More seriously, the big problem with Lexmark’s patent infringement theory is that it leads to undue monopolies that steal value away from consumers. If Lexmark can force its printer customers to use only new Lexmark cartridges, then consumers will not enjoy competition and choice in cartridges for their printers. Lack of competition leads to excessively high costs and low-quality products—two features already seen in the printer cartridge world, where ink cartridges cost more by volume than vintage champagne and stop working even when they’re still 20-percent full.
Yes, patents are meant to be a temporary monopoly of sorts. But they are not intended to give manufacturers total, unbounded control over products, to the detriment of the consuming public.
This concerning possibility only compounds as we move to the Internet of Things, because the Internet of Things is all about taking ordinary household products and putting computer technology—often patented—onto them. An automated cat feeder, for example, is an old idea and so is less likely to be patented, meaning that the cat feeder manufacturer cannot easily play the Lexmark post-sale control game. But an Internet of Things cat feeder might have patents that could be leveraged to force consumers to buy, for example, only approved cat food brands. The same could go for your lightbulbs, thermostat, coffee maker, and refrigerator: manufacturers could leverage patents on their new technologies to prescribe how you use them.

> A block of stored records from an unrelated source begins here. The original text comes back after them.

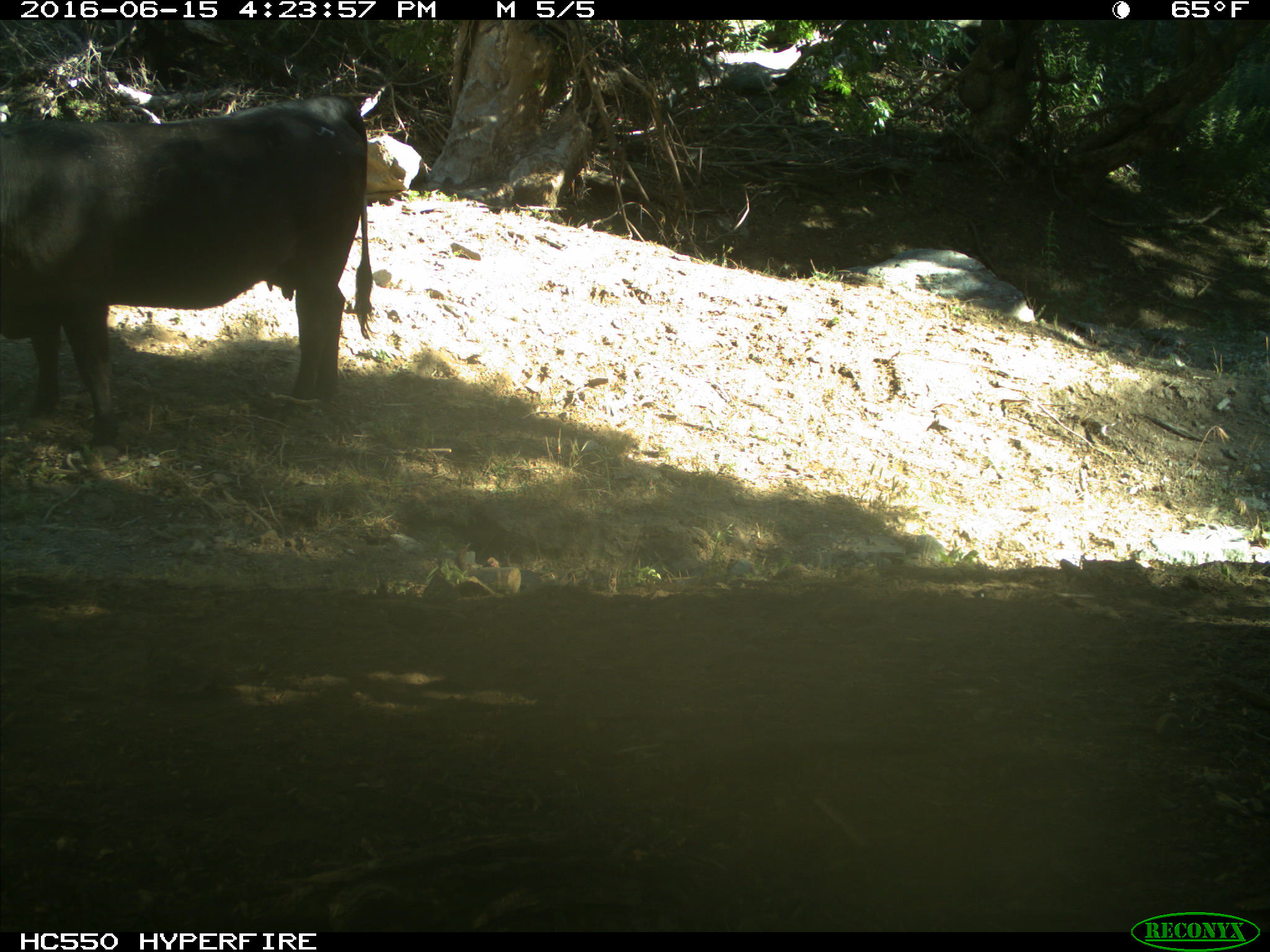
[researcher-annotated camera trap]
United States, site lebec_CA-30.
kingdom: Animalia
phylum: Chordata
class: Mammalia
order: Artiodactyla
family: Bovidae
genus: Bos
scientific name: Bos taurus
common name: domestic cow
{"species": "Bos taurus (domestic cow)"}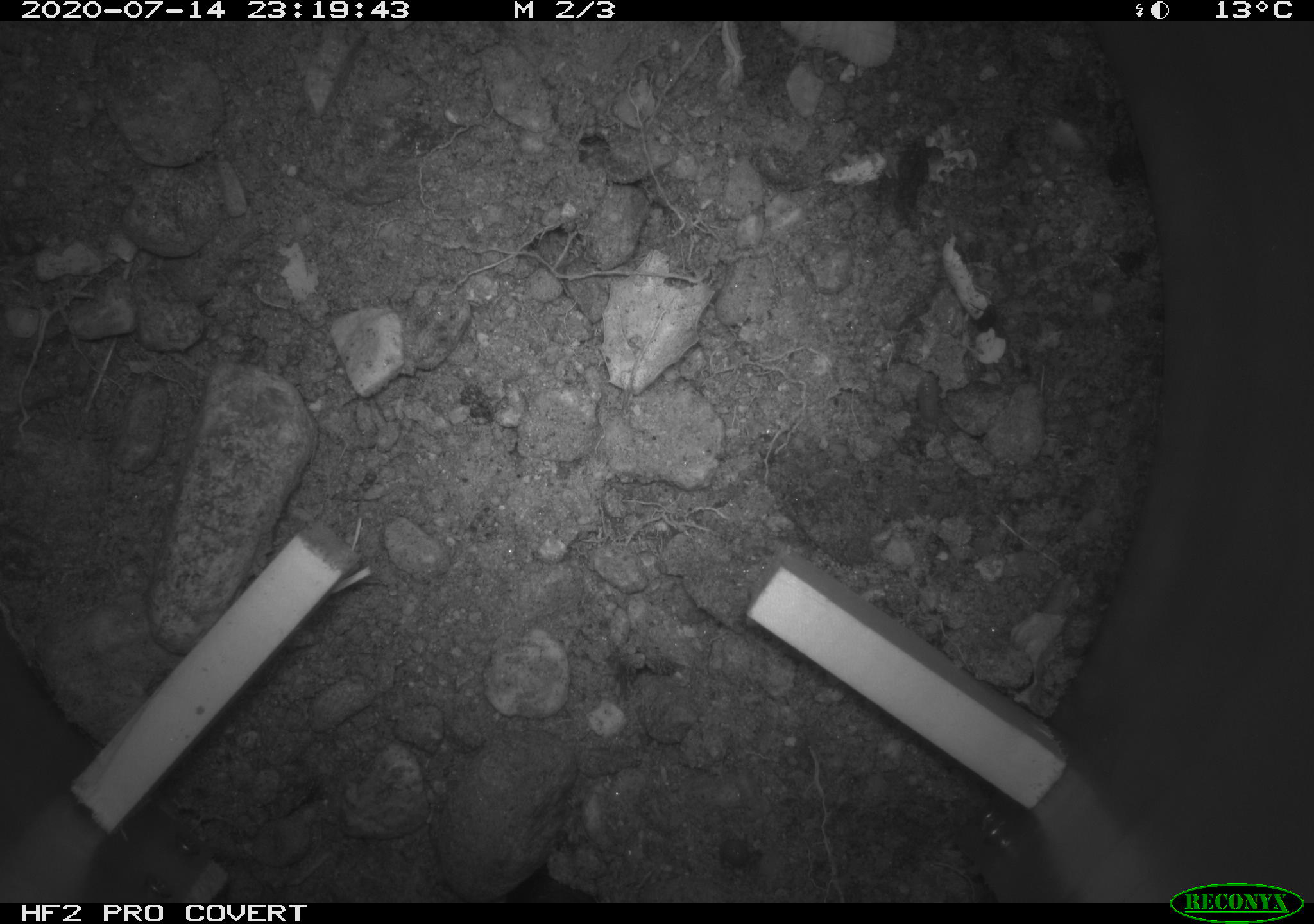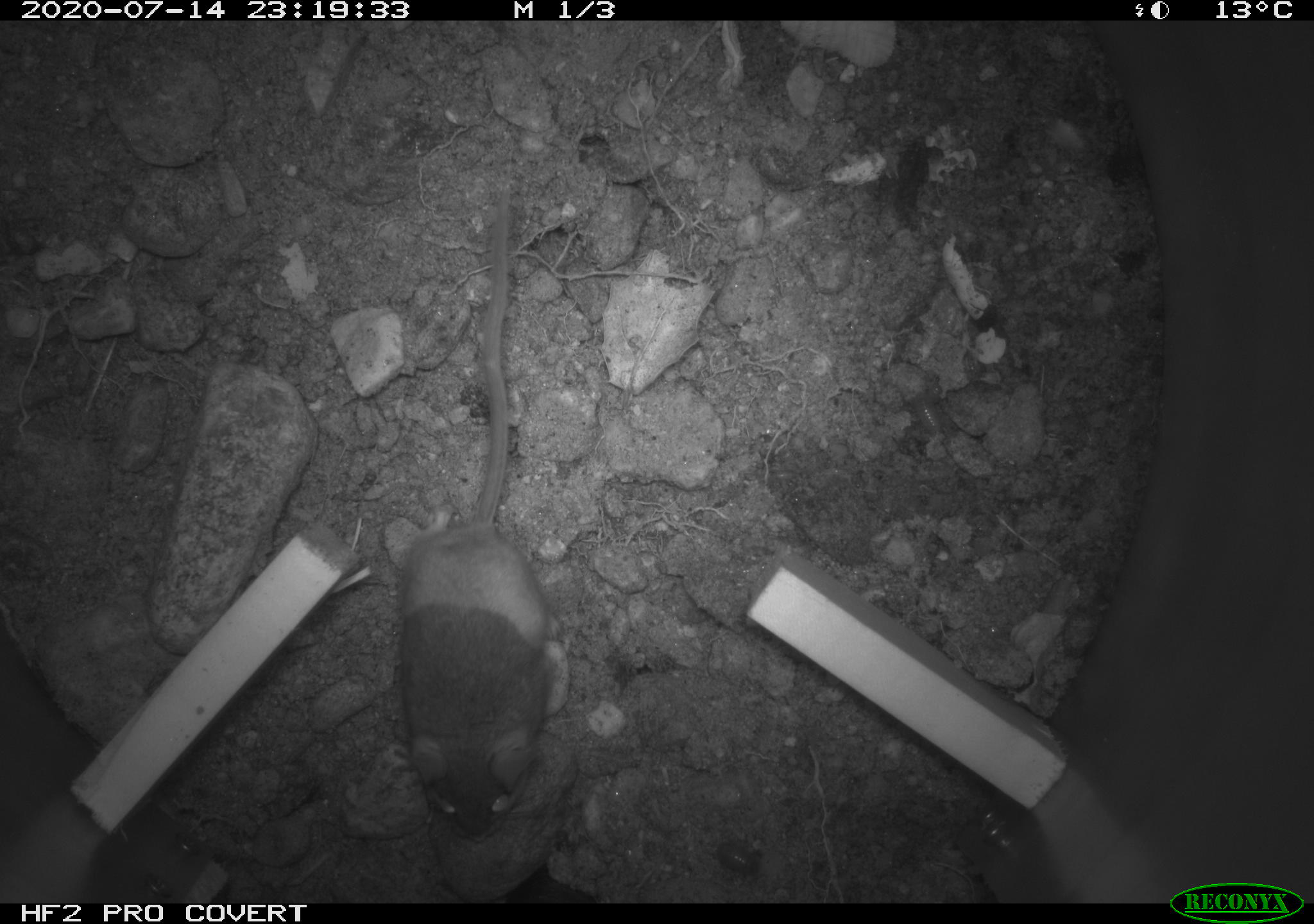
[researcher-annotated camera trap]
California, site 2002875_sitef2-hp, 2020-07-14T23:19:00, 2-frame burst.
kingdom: Animalia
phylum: Chordata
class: Mammalia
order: Rodentia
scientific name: Rodentia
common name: rodent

If manufacturers want consumers to obey certain rules of use, they have lots of fair ways to encourage it. They could provide monetary incentives for compliance. They could void the warranty for failure to comply. They could refuse to provide customer service to those who modify their devices. Companies are free to encourage, even strongly encourage, following the rules. But they should not be allowed to force submission through the powerful tool of patent law.
To protect consumers from these zombie post-sale restraints, numerous consumer advocates have asked the Federal Circuit to reject the manufacturers’ theory of patent law. The manufacturers are fighting against these consumer rights, though. They claim that the restrictions on use that they impose on consumers are for the public good, protecting people from low-quality toner cartridges, ineffective drugs, unsanitary medical devices, and so on.
I’m all for protecting the public good, but I don’t know that I trust product manufacturers to be the best defenders of it. I certainly have doubts that a monopoly of control will cause manufacturers to act in my best interest. The car manufacturers right now argue that locking down vehicle software avoids “greatly increased risks to the safety and security of every American motorist, passenger, and pedestrian,” and yet that very locked down software is cheating emissions testing and is being hacked remotely on freeways.
The Internet of Things raises many questions about the future, about privacy, data security, interconnectedness, and more. But in my mind, the threshold question is this: Whose future will it be? Will it be a future determined by the big companies who are selling us those Internet of Things devices? Or will it be one determined by us, the consumers, based on a free marketplace of devices and ways of using them? As courts and government agencies address these questions, we should continue to push them to support the interests of consumers, to support an Internet of Our Things rather than an Internet of Theirs.